Je ne répondrai point à ces libelles faits contre moi, insérés dans quelques journaux, et notamment dans celui du département d'Indre et Loire, où l'on voit que leurs auteurs y montrent beaucoup plus de prétention que d'esprit ; les personnes qui les auront lus pourront s'en convaincre en lisant la pièce des Avoués ; ils verront que j'en ai dit plus sur moi que n'en ont dit mes critiques, qui ne sont absolument que mes échos : la seule chose qui me fasse de la peine, c'est de n'avoir pu me procurer le manuscrit de M. Culbute ou les Etrennes de Noël, et de voir le public privé de son impression, ce qui l'aurait mis à même de le juger, et m'eût permis d'y répondre.

Noel AUBIN.          

RÉFLEXIONS

Et conclusions, provisoires, préparatoires, déclinatoires, exécutoires, etc.
signifiées. par M. Noel AUBIN aux censeurs de ses écrits.

Eh mon Dieu ! que de bruit pour si peu de chose ! Tout le monde parle des Avoués, en pièce. Je viens d'être averti que cette Comedie est menacée par la foudre chicanière ; eh que dis-je ? ces suppôts sont munis de cette arme si meurtrière à la gloire des Auteurs (des sifflets) ; j'ai répondu que, loin de m'intimider de leurs attaques, et d'aspirer à leur indulgence, je les invite, au contraire, d'exercer contre ma Pièce la plus grande sévérité, et d'en faire connaître au Public tous les défauts ; mais pour cela, il faut l'entendre avec calme, pour être en état de bien la juger ; lors une fois la toile tombée, c'est là où j'engage tous les petits cabaleurs à faire tapage en me sifflant, me sifflant jusque dans les rues, sans crainte de m'incommoder : un Auteur doit être familier au son de cet instrument. Un plaisant me disait dernièrement que depuis qu'il était question de jouer ma pièce, les sifflets avaient augmenté de cent pour cent ; je n'en suis point surpris, lui répondis-je ; il y a tant de personnes intéressées à ce que la vérité ne soit entendue, qu'ils en auront fait des approvisonnemens considérables, pour en distribuer à leurs subordonnés et à la jalousie ; comme si un citoyen ne devait point écrire ni faire des Comédies, parce qu'il n'aura pas été pendant 20 à 30 ans sur des bancs, pour apprendre, quoi ! la science des perroquets. Pauvres censeurs que vous êtes, je vous envoie à l'auteur Rôti, personnage de ma Pièce : il vous apprendra dans une seconde que le plus grand des maîtres est la nature, et que si vous n'avez été favorisé d'elle, tout votre savoir n'appartient qu'à autrui; il se résume toujours en faux jugement.
##########
▶ **Exercices**
- A) Recopiez le passage du texte compris entre "Je ne répondrai" et "permis d'y répondre.", ces deux passages inclus.
- B) Selon le plaisant cité dans le texte, de combien les sifflets avaient-ils augmenté depuis qu'il était question de jouer la pièce ?

▶ **Données fournies**
##########
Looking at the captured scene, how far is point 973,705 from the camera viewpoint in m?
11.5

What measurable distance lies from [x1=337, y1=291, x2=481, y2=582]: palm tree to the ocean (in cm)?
##########
▶ **Corrigé**
- A)
Je ne répondrai point à ces libelles faits contre moi, insérés dans quelques journaux, et notamment dans celui du département d'Indre et Loire, où l'on voit que leurs auteurs y montrent beaucoup plus de prétention que d'esprit ; les personnes qui les auront lus pourront s'en convaincre en lisant la pièce des Avoués ; ils verront que j'en ai dit plus sur moi que n'en ont dit mes critiques, qui ne sont absolument que mes échos : la seule chose qui me fasse de la peine, c'est de n'avoir pu me procurer le manuscrit de M. Culbute ou les Etrennes de Noël, et de voir le public privé de son impression, ce qui l'aurait mis à même de le juger, et m'eût permis d'y répondre.

- B) De cent pour cent.